**Goal**
Retype, exactly as written, every line from the one containing "Looking at the options" through the last line of the records below, both included; skip the pictures.

**Listing**
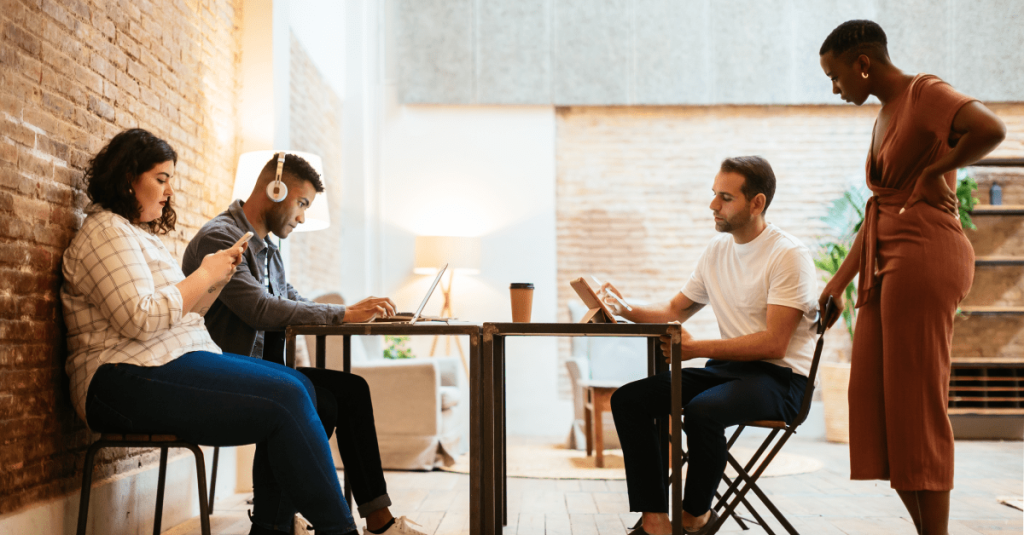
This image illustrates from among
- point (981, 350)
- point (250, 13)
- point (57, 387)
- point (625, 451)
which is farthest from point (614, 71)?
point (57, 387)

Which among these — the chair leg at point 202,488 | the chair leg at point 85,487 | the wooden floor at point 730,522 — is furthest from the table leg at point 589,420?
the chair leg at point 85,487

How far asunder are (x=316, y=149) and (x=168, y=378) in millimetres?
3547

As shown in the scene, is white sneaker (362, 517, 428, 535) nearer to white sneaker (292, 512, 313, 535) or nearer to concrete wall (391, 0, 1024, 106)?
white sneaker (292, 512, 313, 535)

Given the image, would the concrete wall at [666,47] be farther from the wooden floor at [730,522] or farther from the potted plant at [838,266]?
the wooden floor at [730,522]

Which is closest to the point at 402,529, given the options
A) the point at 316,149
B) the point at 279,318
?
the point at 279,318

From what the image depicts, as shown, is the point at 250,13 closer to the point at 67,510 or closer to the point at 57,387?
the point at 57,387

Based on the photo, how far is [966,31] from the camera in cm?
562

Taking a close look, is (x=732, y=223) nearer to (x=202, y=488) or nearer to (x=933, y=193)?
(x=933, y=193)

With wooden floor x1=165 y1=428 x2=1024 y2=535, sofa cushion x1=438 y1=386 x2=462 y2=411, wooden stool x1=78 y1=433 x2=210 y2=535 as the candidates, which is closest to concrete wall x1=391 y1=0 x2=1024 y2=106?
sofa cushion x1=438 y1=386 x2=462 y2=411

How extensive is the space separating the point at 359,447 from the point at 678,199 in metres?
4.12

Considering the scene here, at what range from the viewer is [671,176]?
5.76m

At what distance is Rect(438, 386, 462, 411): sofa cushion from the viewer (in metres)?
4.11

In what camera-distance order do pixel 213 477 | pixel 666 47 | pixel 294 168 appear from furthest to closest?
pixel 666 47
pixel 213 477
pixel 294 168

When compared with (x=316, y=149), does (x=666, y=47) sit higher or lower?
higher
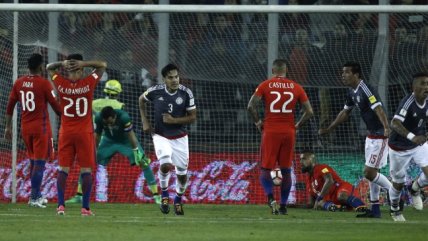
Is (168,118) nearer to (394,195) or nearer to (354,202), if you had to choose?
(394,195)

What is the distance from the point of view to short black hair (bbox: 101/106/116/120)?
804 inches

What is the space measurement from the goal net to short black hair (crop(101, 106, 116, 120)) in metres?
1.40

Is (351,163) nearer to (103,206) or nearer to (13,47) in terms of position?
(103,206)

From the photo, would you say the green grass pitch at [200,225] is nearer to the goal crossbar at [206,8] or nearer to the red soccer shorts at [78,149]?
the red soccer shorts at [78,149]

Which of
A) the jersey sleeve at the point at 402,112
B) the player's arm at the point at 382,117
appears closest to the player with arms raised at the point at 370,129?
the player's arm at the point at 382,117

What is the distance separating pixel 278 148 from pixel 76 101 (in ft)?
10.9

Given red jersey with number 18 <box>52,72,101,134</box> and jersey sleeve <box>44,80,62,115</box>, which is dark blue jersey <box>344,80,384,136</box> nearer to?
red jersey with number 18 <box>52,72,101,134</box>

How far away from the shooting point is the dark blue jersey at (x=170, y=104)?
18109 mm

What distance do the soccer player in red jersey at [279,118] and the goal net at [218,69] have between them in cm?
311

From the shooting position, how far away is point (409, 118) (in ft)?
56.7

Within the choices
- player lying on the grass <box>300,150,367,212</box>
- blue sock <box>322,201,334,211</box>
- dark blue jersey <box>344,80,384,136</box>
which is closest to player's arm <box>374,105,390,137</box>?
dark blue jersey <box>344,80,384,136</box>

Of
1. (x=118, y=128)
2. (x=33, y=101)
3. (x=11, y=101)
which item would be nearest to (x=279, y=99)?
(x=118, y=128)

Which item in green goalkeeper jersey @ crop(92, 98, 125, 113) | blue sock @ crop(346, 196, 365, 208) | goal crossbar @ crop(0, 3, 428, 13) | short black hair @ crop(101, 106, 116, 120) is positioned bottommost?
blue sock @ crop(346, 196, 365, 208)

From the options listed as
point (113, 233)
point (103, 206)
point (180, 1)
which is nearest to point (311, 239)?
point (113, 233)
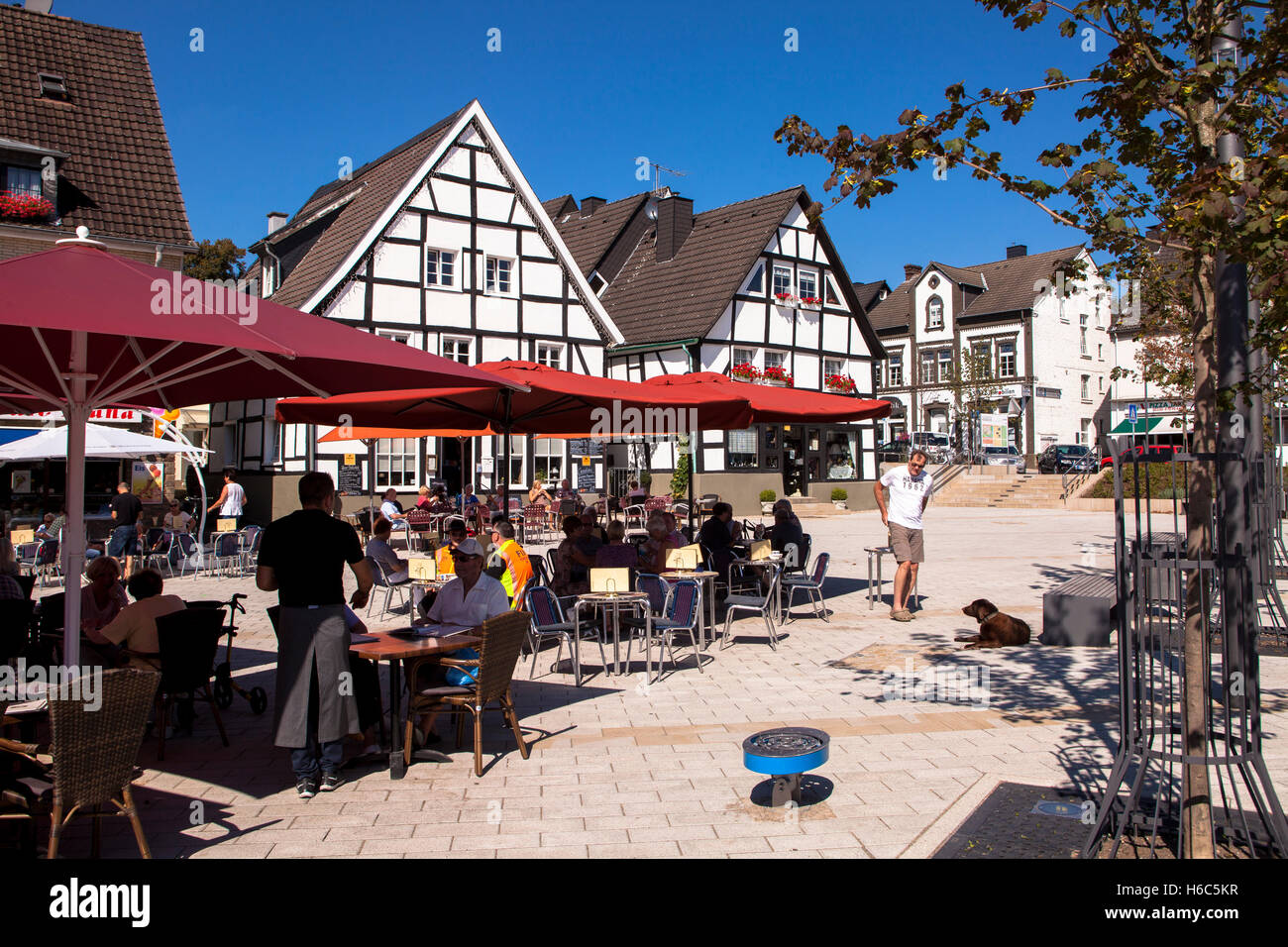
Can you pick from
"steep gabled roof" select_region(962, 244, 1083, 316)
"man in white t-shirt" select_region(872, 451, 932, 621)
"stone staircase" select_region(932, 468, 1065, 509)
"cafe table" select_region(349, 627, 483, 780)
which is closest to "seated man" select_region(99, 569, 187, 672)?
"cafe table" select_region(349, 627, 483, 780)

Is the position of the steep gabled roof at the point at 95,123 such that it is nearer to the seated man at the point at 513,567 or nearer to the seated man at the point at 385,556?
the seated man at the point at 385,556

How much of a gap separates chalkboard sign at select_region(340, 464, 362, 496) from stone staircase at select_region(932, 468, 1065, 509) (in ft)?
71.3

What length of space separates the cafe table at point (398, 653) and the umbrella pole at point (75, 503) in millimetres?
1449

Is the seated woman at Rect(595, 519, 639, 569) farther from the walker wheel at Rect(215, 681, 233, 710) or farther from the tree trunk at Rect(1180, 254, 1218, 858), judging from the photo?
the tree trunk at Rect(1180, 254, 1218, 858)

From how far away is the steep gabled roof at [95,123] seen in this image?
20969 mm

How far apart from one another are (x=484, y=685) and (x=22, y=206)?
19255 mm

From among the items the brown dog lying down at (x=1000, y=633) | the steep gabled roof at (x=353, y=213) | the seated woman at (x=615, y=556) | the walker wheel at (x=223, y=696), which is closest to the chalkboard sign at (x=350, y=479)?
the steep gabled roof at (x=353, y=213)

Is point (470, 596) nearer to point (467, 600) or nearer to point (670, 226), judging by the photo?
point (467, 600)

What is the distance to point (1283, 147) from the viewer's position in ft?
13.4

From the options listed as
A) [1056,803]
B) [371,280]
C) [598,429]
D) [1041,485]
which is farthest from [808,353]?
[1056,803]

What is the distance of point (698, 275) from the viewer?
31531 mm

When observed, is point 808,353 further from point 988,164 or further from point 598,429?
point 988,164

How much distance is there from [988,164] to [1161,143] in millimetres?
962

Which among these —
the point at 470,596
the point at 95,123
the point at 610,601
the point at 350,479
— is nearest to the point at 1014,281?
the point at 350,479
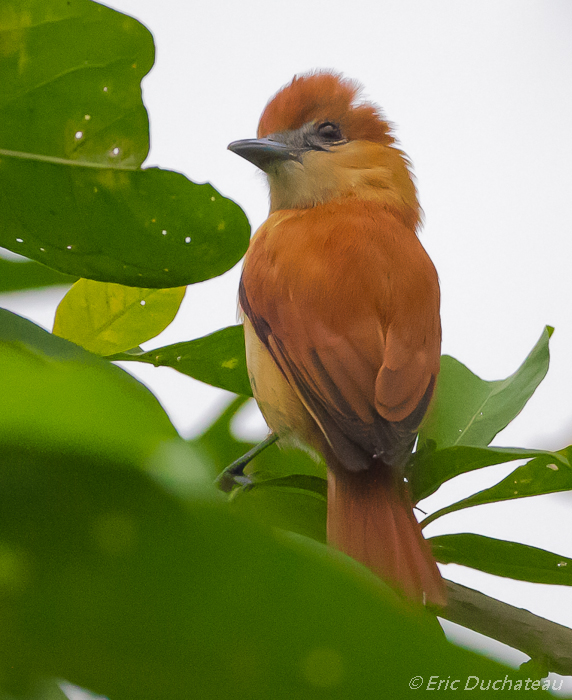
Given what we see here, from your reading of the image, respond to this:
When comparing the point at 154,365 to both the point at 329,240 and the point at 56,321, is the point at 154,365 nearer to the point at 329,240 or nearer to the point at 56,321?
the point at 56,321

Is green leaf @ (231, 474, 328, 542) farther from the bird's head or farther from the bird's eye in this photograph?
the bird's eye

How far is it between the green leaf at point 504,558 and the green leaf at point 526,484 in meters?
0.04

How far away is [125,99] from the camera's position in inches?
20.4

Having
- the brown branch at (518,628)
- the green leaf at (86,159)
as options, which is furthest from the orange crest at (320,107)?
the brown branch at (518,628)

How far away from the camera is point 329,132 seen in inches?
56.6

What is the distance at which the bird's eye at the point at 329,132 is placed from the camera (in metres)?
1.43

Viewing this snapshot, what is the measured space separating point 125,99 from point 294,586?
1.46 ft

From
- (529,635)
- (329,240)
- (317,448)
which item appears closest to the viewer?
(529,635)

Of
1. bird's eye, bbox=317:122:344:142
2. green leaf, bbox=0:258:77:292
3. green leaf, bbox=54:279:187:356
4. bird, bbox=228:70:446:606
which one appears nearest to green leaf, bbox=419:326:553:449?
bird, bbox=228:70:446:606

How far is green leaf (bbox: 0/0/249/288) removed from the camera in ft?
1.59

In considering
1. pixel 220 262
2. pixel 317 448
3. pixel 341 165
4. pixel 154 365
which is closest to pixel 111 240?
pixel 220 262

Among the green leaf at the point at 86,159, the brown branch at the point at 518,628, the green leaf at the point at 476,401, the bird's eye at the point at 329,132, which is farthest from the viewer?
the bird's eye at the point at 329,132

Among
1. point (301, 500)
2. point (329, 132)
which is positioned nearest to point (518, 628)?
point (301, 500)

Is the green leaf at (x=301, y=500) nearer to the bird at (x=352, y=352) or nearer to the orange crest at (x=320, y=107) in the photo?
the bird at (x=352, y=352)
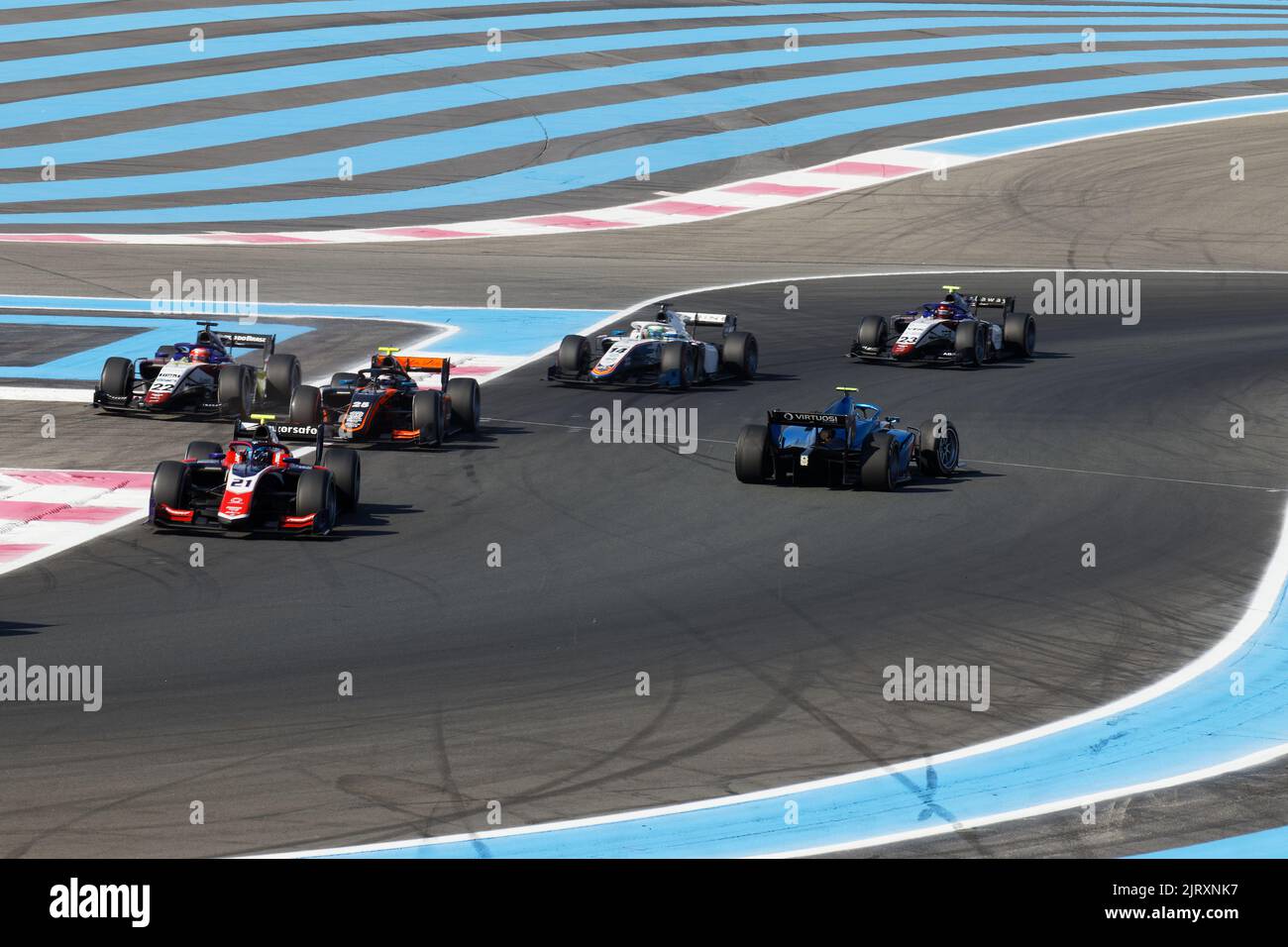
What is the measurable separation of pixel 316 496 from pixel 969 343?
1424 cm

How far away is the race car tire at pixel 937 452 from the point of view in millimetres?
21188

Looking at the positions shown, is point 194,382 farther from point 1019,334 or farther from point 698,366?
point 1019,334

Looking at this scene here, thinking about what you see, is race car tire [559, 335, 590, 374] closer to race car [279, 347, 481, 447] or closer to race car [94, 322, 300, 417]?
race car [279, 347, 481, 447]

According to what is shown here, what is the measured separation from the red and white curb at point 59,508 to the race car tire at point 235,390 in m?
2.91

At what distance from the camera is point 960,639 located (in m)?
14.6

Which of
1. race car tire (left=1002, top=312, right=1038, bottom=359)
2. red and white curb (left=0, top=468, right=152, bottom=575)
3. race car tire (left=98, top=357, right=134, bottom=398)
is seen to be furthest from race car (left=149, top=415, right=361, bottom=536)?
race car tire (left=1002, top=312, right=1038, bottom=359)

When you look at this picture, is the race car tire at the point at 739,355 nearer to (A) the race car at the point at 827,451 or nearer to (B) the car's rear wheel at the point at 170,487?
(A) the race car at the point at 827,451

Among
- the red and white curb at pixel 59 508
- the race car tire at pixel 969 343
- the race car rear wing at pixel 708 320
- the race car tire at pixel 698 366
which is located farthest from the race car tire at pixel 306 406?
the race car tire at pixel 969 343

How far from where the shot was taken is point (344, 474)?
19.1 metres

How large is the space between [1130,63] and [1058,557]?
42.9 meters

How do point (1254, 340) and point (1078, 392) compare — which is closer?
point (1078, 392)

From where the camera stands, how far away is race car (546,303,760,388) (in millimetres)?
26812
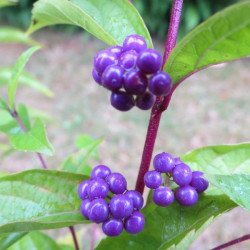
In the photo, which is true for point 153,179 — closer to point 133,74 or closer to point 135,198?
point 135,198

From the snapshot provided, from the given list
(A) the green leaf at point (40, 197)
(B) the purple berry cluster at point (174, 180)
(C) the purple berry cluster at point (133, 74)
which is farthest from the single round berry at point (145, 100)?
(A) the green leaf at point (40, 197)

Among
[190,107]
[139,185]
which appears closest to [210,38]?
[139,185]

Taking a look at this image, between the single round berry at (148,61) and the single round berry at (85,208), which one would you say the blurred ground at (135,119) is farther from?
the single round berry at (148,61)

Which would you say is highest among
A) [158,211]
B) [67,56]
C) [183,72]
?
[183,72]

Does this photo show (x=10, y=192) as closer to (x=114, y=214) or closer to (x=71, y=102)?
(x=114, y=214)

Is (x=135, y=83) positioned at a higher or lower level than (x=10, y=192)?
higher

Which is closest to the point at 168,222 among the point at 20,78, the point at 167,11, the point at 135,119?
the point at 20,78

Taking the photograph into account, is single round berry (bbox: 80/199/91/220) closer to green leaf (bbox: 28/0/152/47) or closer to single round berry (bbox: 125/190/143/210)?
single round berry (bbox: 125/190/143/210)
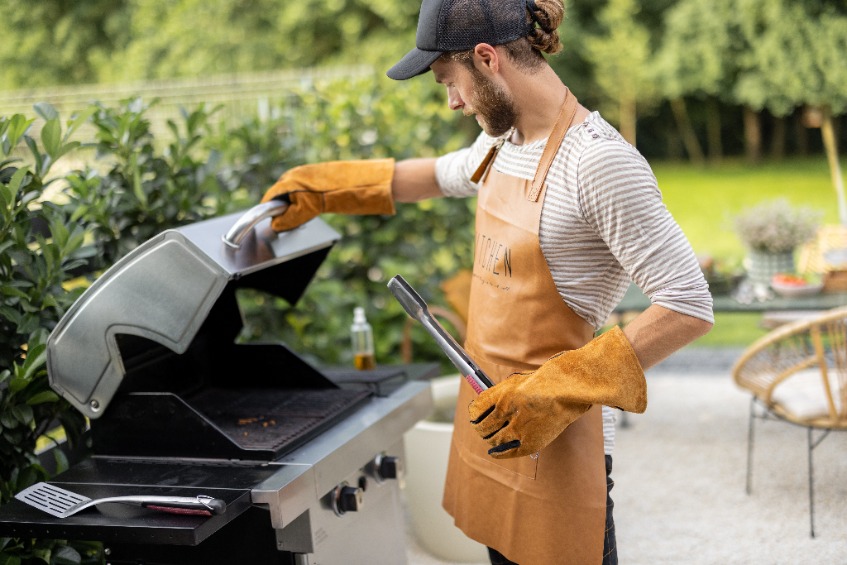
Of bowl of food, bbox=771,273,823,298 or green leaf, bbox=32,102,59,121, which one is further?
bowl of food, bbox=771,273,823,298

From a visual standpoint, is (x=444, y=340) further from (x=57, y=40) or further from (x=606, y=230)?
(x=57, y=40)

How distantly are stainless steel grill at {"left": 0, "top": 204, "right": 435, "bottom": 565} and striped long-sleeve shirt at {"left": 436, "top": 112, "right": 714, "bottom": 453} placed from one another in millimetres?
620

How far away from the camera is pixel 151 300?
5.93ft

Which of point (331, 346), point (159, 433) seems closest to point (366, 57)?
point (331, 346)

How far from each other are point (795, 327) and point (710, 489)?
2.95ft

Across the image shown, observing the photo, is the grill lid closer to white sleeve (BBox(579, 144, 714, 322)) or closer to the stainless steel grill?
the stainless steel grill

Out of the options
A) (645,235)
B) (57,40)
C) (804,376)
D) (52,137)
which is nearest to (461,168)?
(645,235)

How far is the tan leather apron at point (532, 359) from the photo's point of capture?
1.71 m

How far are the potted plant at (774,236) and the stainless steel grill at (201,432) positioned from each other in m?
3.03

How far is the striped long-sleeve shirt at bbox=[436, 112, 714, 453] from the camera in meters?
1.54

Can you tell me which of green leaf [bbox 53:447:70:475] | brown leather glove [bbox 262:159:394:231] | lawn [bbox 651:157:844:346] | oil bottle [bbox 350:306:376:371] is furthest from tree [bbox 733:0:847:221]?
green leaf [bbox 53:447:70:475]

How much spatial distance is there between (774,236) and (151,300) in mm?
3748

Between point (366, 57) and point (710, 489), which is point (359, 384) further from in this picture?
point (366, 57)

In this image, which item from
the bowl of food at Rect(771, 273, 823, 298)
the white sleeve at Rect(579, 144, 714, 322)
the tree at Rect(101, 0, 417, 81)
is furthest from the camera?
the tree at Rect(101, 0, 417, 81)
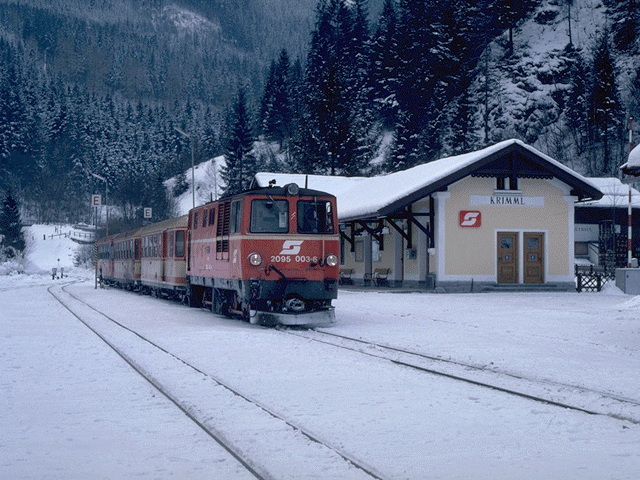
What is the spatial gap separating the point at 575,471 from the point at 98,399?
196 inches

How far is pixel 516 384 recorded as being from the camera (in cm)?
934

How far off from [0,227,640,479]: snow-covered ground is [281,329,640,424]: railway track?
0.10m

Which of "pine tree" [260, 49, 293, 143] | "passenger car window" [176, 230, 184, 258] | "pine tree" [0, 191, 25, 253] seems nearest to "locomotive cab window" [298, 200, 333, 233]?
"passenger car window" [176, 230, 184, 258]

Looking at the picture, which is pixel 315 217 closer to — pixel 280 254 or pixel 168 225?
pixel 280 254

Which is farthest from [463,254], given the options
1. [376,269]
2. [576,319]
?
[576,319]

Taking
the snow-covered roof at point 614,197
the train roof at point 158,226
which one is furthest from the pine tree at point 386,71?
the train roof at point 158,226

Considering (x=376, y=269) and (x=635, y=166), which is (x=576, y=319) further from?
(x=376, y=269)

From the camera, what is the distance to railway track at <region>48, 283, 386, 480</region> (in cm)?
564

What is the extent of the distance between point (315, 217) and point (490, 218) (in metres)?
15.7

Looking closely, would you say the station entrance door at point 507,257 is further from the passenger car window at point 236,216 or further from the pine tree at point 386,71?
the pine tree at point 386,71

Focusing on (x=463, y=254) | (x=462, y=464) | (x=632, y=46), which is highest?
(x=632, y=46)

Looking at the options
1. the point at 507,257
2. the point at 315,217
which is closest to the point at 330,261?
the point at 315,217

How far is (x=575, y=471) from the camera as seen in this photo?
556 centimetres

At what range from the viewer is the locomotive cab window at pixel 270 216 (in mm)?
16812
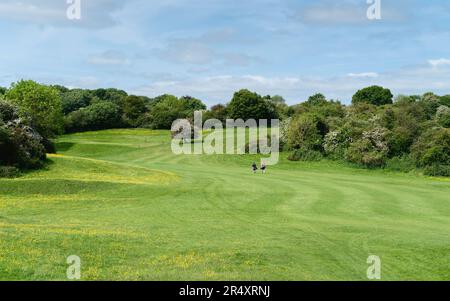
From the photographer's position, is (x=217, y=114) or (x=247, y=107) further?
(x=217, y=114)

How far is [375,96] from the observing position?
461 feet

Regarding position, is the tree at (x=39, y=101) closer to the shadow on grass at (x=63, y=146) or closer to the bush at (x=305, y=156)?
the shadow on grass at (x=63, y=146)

**Solution to this problem**
Looking at the options
1. the point at 507,257
2. the point at 315,217
which is closest to the point at 330,261?
the point at 315,217

How far is (x=575, y=471) from the camera as seen in this photo?
556 centimetres

At what range from the viewer is the locomotive cab window at pixel 270 216 (in mm)?
16812
From the photographer's position, is (x=217, y=114) or (x=247, y=107) further?
(x=217, y=114)

How far is [375,96] from the observing position?
461 feet

Regarding position, is the tree at (x=39, y=101) closer to the shadow on grass at (x=63, y=146) or closer to the bush at (x=305, y=156)?
the shadow on grass at (x=63, y=146)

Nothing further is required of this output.